Procedural Content Generation


No Man's Sky

CS 4803 PCG / CS 8803 PCG
Semester: Spring 2022

Instructor: Greg Turk
E-mail: turk@cc.gatech.edu

Time: MWF 12:30 - 1:20pm
Location: Van Leer E283


Course Description

Procedural Content Generation (PCG) refers to the creation of content (geometric models, images) by writing computer code (procedures). There are a wide variety of geometric models that can be created using procedural methods, including terrain, plants, animals, streets, dungeons, buildings, vehicles and so on. The most common applications of PCG are for video games, feature film special effects, virtual reality and computer-generated art. Some video games that make use of PCG include Minecraft, Spore, and No Man's Sky. This course will cover a large array of algorithms that are used to create geometric models and images. There are two broad categories of algorithms that are most commonly used for content generation: 1) random number driven geometric algorithms, and 2) deep neural network methods. We will study both kinds of algorithms for content creation in this course.

This course will cover many of the methods used in content generation for games and from academic research. Course topics include: creature anatomy, terrain, street layout, buildings, dungeons, mazes, plants, textures, convolutional neural networks, generative adversarial networks, Bezier surfaces, implicit surfaces, pseudo-random numbers, and band-limited noise.

Prerequisites and Media Thread Credit

Prerequisites for CS 4803 PCG: CS 1332, CS 2110 or 2261, CS 2340
Prerequisites for CS 8803 PCG: graduate-level standing

No prior experience in computer graphics or machine learning is required.
You also do not require any prior experience with Unity.

CS 4803 PCG counts as a Pick for the Media thread.

Programming Projects

Content creation methods are best learned by writing code. Each of you will complete several medium/large programming projects, most of which will be written in C# scripts in the Unity game development environment. The project on Generative Adversarial Networks (GANs) will be carried out in Python using Jupyter notebooks. There will be some smaller warm-up projects in addition to the larger projects. You will carry out all of the projects individually. Note that it is impossible to get a good grade in this course without completing the programming assignments.

Late Policy

The grade on a late assignment will drop 5% for each day beyond the due date. A day ends at 11:59 pm. Assignments turned in up to three days late will be accepted (with penalty). No assignments will be accepted more than three days late. For example, if a project is due on March 10, you can turn in the assignment up to March 13 (with a 15% late penalty), but an assignment turned in on March 14 or later will not be accepted.

Academic Integrity

You are expected to follow Georgia Tech’s code of academic conduct. It is fine for you to discuss high level concepts about the projects with other students. However, the details of turning these concepts into working code is for you to carry out on your own. You must write all of the code for each assignment yourself without any form of code sharing by electronic, written, verbal or any other means. The only code from others that may be used in these assignments are those that are provided by the instructor. Do not share your code with other members of the class. You should not show your code to other students, nor is it alright for you to view the code that other students have written. Do not post your code on Github or any other publicly available web site.

[WRITTEN REQUEST A]
Gather every line of the entries below that contains the word "bicycle".

[ITEMS]
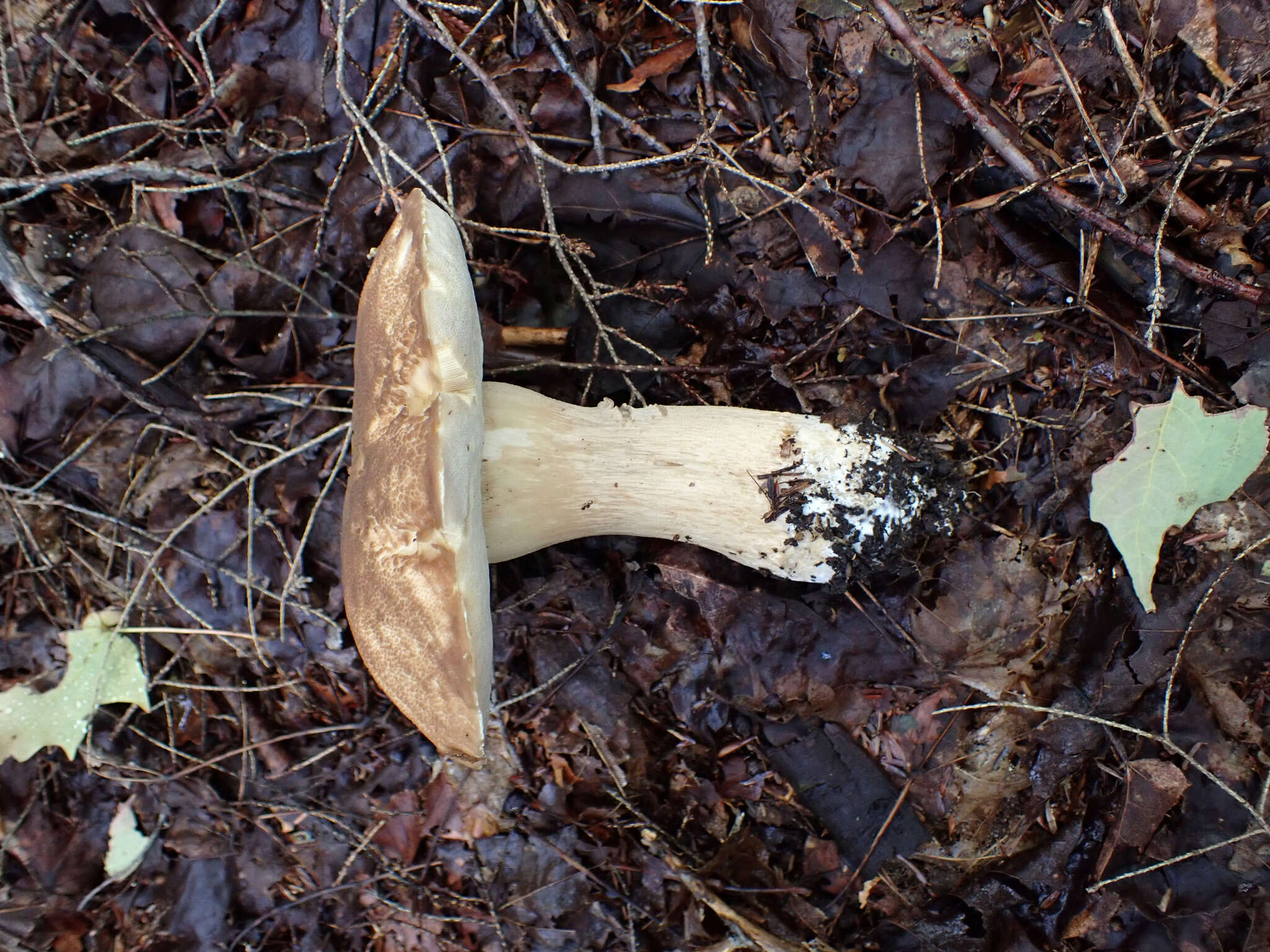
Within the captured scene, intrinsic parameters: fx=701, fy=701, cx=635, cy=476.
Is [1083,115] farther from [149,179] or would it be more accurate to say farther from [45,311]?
[45,311]

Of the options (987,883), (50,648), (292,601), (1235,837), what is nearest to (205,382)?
(292,601)

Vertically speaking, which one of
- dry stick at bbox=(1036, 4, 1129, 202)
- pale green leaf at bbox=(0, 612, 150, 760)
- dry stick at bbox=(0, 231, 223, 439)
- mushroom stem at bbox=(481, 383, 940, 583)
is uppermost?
dry stick at bbox=(1036, 4, 1129, 202)

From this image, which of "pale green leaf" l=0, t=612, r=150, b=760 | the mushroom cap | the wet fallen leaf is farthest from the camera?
"pale green leaf" l=0, t=612, r=150, b=760

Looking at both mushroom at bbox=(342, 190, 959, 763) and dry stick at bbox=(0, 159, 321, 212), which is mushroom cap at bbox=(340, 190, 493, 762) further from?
dry stick at bbox=(0, 159, 321, 212)

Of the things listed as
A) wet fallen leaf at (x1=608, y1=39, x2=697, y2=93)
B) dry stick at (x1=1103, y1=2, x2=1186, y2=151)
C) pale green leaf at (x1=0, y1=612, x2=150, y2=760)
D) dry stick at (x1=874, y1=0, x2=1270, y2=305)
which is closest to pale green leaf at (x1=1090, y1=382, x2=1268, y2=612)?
dry stick at (x1=874, y1=0, x2=1270, y2=305)

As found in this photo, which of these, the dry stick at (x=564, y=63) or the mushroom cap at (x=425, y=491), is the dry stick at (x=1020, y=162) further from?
the mushroom cap at (x=425, y=491)

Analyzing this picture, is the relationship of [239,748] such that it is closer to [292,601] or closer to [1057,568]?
[292,601]

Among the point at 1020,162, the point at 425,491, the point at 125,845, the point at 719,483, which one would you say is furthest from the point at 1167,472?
the point at 125,845
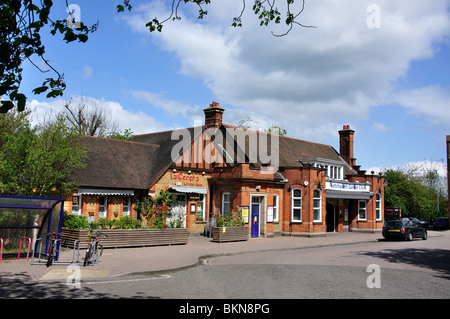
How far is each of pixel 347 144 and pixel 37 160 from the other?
95.3 feet

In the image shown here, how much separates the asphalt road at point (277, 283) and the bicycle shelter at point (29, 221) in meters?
4.71

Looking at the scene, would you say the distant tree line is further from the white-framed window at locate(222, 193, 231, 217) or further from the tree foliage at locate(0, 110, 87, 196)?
the white-framed window at locate(222, 193, 231, 217)

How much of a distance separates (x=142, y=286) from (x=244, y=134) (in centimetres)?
2209

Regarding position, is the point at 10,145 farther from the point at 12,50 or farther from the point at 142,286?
the point at 12,50

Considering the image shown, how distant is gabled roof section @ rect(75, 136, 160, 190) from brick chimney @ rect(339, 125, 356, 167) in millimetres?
18926

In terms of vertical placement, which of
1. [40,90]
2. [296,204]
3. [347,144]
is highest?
[347,144]

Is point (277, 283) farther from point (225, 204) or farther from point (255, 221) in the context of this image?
point (225, 204)

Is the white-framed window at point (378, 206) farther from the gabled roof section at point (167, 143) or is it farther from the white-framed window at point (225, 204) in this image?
the gabled roof section at point (167, 143)

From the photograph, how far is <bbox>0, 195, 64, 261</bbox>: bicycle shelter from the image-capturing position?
14.8 meters

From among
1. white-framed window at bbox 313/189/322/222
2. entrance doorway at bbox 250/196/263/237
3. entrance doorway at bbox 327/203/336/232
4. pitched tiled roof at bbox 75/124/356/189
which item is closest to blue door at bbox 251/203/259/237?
entrance doorway at bbox 250/196/263/237

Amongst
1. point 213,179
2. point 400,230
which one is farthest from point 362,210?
point 213,179

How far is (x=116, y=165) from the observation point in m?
24.9
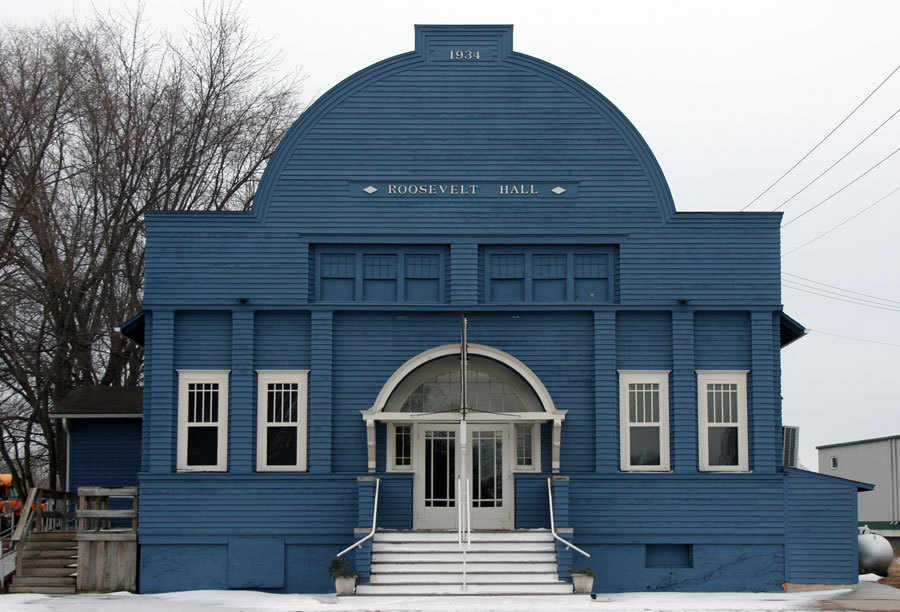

[WRITTEN REQUEST B]
Retype the part of the course page above starting with "Prerequisites for CS 4803" and going on through "learning is required.".

[FINAL RESULT A]
In the image shown here, how much separates the asphalt road at point (277, 283) and the bicycle shelter at point (29, 221) in meters?
From the photograph, how far is <bbox>0, 195, 64, 261</bbox>: bicycle shelter from the image-capturing position?

[FINAL RESULT B]
Prerequisites for CS 4803 PCG: CS 1332, CS 2110 or 2261, CS 2340
Prerequisites for CS 8803 PCG: graduate-level standing

No prior experience in computer graphics or machine learning is required.